Italian-style pasta salad
8 Servings
Ingredients
| Quantity | Ingredient | |
|---|---|---|
| 4 | ounces | Vermicelli or spaghetti | 
| 1 | 6oz jar marinated artichokes | |
| ½ | small | Zucchini, sliced | 
| 1 | Carrot, shredded | |
| 2 | ounces | Sliced genoa salami,strips | 
| 1 | cup | Shredded mozzarella cheese | 
| 2 | tablespoons | Grated parmesan cheese | 
| 2 | tablespoons | Salad oil | 
| 2 | tablespoons | White wine vinegar | 
| ¾ | teaspoon | Dry mustard | 
| ½ | teaspoon | Oregano | 
| ½ | teaspoon | Crushed basil | 
| 1 | Clove garlic, crushed | |
Directions
Break pasta in half.

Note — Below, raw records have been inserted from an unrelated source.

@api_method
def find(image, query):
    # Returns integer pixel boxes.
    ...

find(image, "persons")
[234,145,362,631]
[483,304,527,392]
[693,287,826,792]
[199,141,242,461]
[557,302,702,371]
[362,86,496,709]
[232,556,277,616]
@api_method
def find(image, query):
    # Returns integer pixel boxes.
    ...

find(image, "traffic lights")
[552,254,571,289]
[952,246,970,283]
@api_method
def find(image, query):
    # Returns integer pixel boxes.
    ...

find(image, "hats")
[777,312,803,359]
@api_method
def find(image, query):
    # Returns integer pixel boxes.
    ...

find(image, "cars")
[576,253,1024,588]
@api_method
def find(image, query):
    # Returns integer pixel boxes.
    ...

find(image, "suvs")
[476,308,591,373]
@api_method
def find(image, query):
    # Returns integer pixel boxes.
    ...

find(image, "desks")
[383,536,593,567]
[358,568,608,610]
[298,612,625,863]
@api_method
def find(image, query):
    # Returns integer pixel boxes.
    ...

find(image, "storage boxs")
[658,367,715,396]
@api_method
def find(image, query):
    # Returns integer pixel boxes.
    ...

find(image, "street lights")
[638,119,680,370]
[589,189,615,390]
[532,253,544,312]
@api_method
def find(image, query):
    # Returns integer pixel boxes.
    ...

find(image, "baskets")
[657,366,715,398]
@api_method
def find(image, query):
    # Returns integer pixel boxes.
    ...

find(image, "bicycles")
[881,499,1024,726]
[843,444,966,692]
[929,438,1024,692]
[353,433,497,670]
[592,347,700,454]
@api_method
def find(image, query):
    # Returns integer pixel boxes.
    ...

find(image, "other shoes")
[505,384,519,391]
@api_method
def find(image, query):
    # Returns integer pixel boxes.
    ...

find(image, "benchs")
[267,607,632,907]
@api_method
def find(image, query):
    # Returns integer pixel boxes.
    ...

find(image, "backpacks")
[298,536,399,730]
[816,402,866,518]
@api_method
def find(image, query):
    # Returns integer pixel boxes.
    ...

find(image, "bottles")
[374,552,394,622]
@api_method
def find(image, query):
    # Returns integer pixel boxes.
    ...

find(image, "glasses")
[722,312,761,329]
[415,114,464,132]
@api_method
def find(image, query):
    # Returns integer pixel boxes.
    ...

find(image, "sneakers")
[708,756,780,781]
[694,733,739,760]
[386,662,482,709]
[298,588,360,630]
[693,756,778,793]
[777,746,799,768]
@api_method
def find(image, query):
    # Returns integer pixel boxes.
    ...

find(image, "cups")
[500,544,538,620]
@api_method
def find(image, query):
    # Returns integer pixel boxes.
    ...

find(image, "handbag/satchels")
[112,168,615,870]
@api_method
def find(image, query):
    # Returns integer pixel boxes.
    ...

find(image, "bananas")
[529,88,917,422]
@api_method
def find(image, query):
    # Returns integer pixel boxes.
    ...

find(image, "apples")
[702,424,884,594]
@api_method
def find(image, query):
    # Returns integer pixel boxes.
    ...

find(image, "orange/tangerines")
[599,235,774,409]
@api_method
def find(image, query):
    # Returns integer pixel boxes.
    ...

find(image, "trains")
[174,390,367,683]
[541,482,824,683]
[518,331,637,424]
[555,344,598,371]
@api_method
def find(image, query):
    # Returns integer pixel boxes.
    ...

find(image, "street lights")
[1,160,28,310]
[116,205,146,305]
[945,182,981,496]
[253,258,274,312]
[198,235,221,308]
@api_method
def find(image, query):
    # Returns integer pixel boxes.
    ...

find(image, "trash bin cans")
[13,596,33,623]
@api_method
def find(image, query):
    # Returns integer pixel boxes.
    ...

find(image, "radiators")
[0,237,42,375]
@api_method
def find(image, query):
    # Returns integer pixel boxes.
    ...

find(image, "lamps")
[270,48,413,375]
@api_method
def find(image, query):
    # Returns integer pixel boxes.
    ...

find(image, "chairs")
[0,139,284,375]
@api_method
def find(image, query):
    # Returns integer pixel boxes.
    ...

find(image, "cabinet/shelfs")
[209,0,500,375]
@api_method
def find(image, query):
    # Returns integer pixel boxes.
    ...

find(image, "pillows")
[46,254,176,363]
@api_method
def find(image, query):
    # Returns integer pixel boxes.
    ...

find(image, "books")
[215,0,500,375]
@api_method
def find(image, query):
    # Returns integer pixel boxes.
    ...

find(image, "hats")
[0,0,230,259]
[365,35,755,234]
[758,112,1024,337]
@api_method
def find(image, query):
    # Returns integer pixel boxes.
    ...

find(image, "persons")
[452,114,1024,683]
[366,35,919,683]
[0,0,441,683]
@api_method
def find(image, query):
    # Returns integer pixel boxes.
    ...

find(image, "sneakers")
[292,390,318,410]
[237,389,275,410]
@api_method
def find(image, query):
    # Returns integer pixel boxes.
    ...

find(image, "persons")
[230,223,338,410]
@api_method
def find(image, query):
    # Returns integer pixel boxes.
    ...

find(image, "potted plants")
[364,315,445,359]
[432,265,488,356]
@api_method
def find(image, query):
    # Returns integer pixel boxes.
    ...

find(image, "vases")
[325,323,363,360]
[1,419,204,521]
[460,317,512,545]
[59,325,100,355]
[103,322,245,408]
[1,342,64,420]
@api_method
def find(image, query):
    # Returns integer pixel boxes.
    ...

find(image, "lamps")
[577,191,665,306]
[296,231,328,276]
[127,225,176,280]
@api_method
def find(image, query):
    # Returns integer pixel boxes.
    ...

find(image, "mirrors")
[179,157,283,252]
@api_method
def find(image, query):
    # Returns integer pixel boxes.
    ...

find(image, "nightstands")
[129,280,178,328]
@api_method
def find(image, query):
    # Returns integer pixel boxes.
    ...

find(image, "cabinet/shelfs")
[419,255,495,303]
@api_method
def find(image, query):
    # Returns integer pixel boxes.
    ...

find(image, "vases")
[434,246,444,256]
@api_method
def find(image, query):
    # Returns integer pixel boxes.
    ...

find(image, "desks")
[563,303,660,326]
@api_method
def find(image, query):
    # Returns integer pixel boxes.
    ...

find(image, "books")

Cook pasta according to directions. Drain and set aside.
Drain artichoke hearts, reserving marinade. Coarsely chop artichoke hearts. Have the zucchini slices. In a large bowl, combine the cooked pasta, artichokes, zucchini, carrots, salami, and cheeses. 
In a screw-top jar, combine the reserved marinade, salad oil, vinegar, mustard, oregano, basil, and garlic; shake well. Pour over pasta mixture; toss to coat. Chill several hours.